Exercise directions:
When you reach the line containing "scientific name: Muntiacus rooseveltorum", please repeat it and every line after it exactly, through the end of the listing below, skipping pictures.

===== Supplied information =====

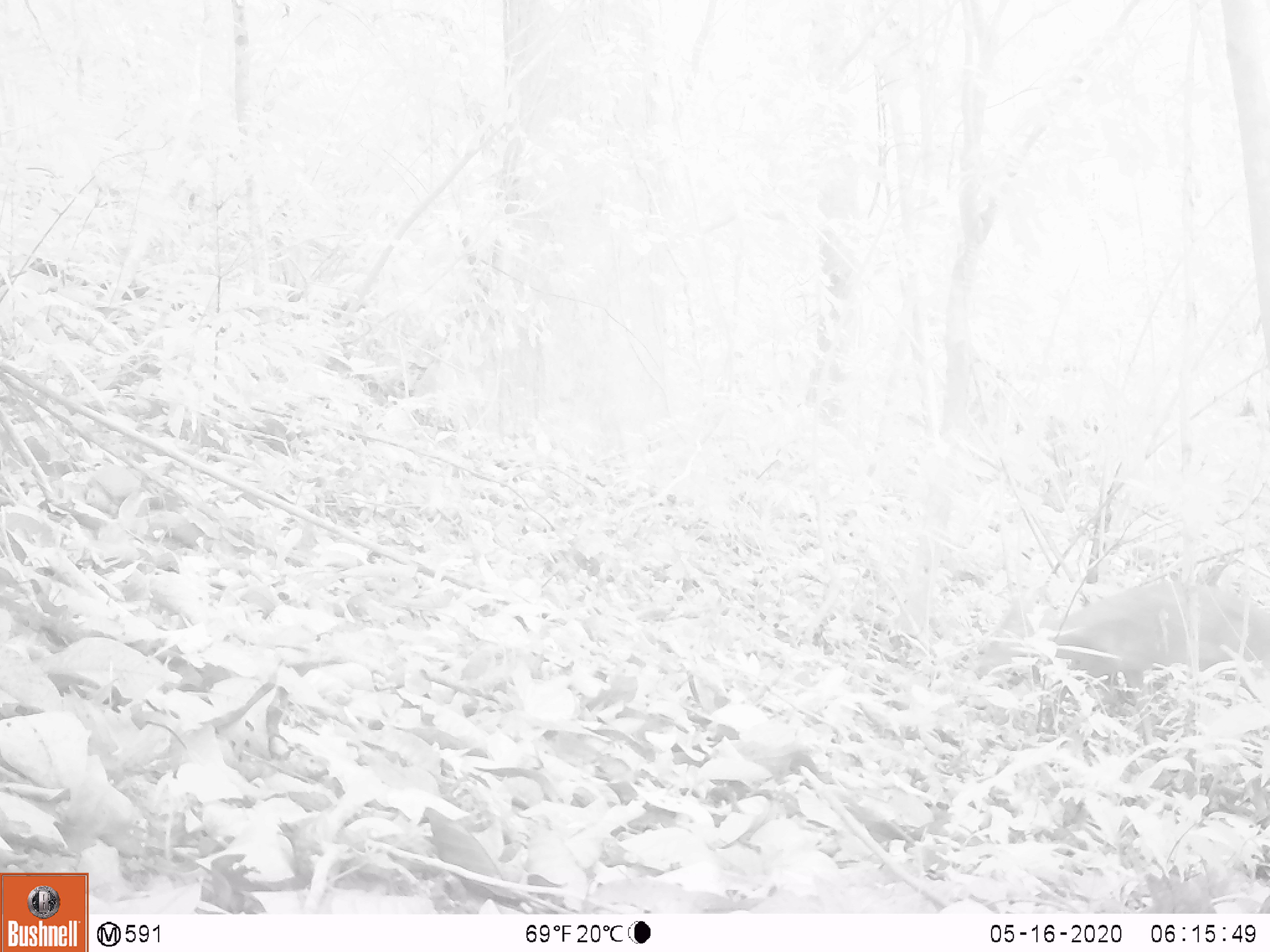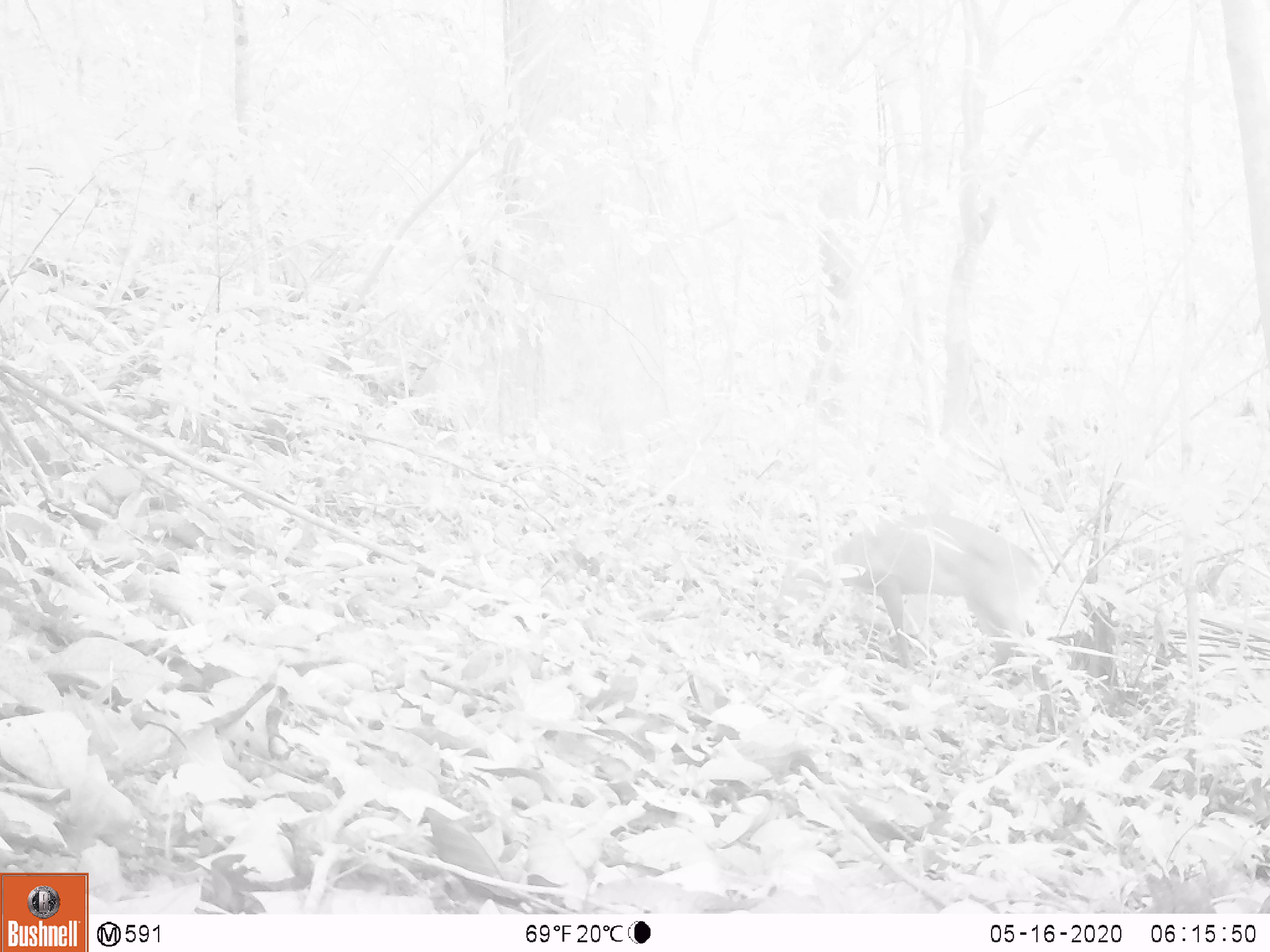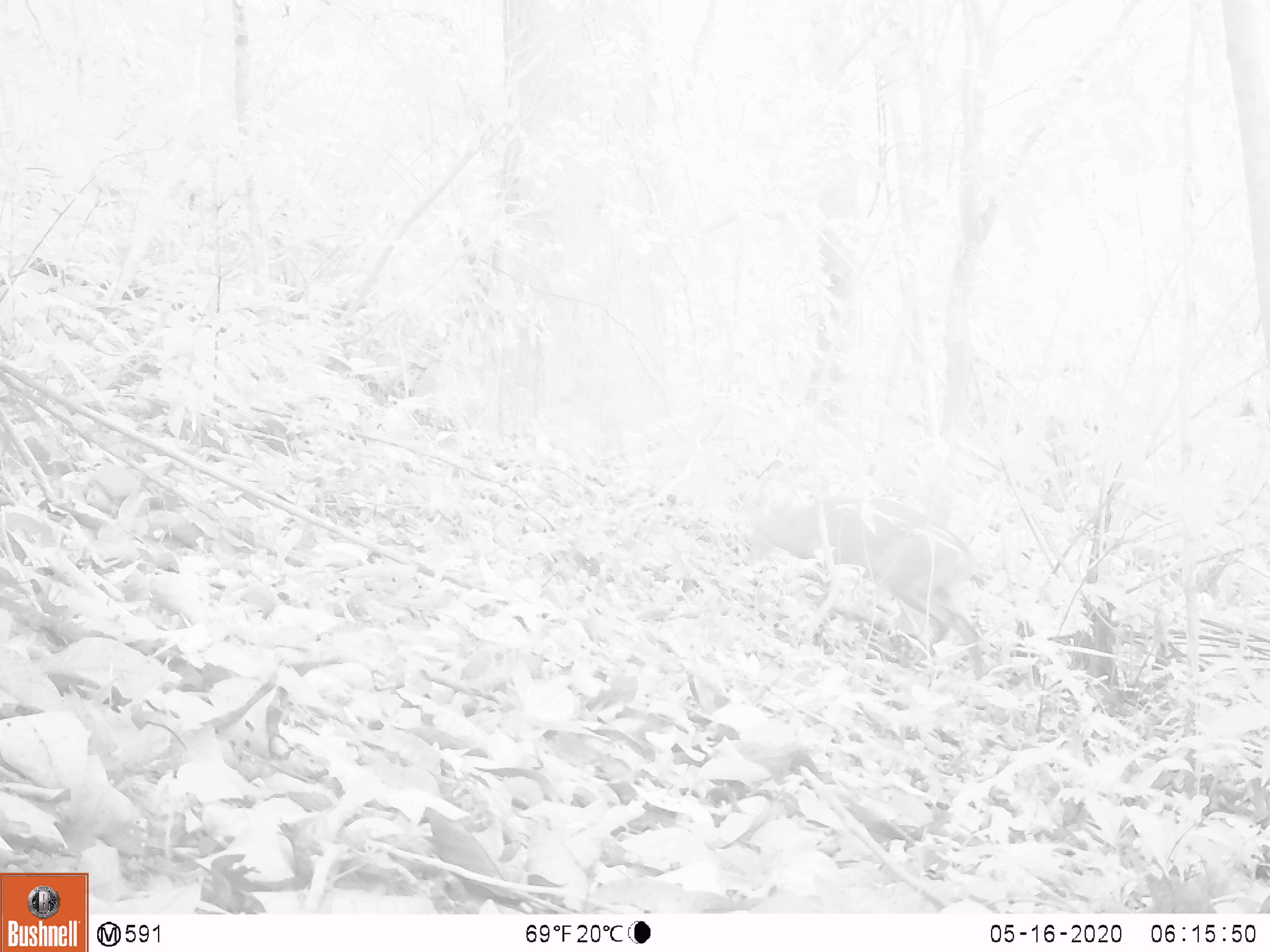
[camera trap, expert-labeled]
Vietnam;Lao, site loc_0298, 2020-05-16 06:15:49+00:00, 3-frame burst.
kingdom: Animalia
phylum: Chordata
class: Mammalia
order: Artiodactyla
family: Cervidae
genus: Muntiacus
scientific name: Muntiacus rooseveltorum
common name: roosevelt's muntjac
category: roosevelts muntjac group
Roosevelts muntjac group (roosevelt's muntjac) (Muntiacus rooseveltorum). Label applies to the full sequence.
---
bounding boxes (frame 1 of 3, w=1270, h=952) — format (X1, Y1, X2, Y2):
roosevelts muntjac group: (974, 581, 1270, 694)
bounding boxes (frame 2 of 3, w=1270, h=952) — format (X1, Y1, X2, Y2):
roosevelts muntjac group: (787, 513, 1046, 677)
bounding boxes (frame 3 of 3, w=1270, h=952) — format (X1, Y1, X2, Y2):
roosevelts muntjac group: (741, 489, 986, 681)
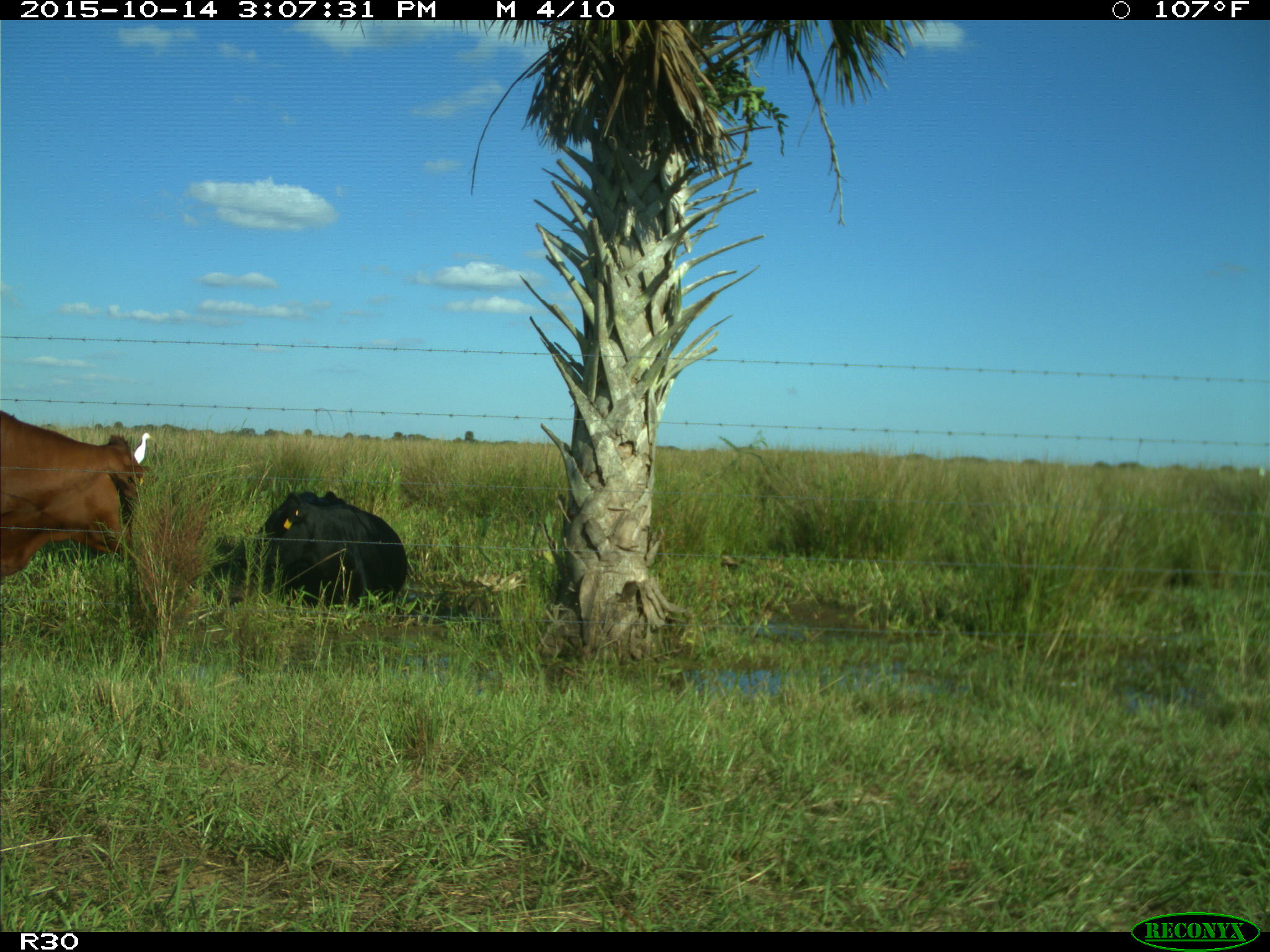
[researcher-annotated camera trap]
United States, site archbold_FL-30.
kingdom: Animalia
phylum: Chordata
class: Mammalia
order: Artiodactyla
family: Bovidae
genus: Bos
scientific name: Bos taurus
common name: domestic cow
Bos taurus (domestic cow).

=====

Solution:
scientific name: Muntiacus rooseveltorum
common name: roosevelt's muntjac
category: roosevelts muntjac group
Roosevelts muntjac group (roosevelt's muntjac) (Muntiacus rooseveltorum). Label applies to the full sequence.
---
bounding boxes (frame 1 of 3, w=1270, h=952) — format (X1, Y1, X2, Y2):
roosevelts muntjac group: (974, 581, 1270, 694)
bounding boxes (frame 2 of 3, w=1270, h=952) — format (X1, Y1, X2, Y2):
roosevelts muntjac group: (787, 513, 1046, 677)
bounding boxes (frame 3 of 3, w=1270, h=952) — format (X1, Y1, X2, Y2):
roosevelts muntjac group: (741, 489, 986, 681)
[researcher-annotated camera trap]
United States, site archbold_FL-30.
kingdom: Animalia
phylum: Chordata
class: Mammalia
order: Artiodactyla
family: Bovidae
genus: Bos
scientific name: Bos taurus
common name: domestic cow
Bos taurus (domestic cow).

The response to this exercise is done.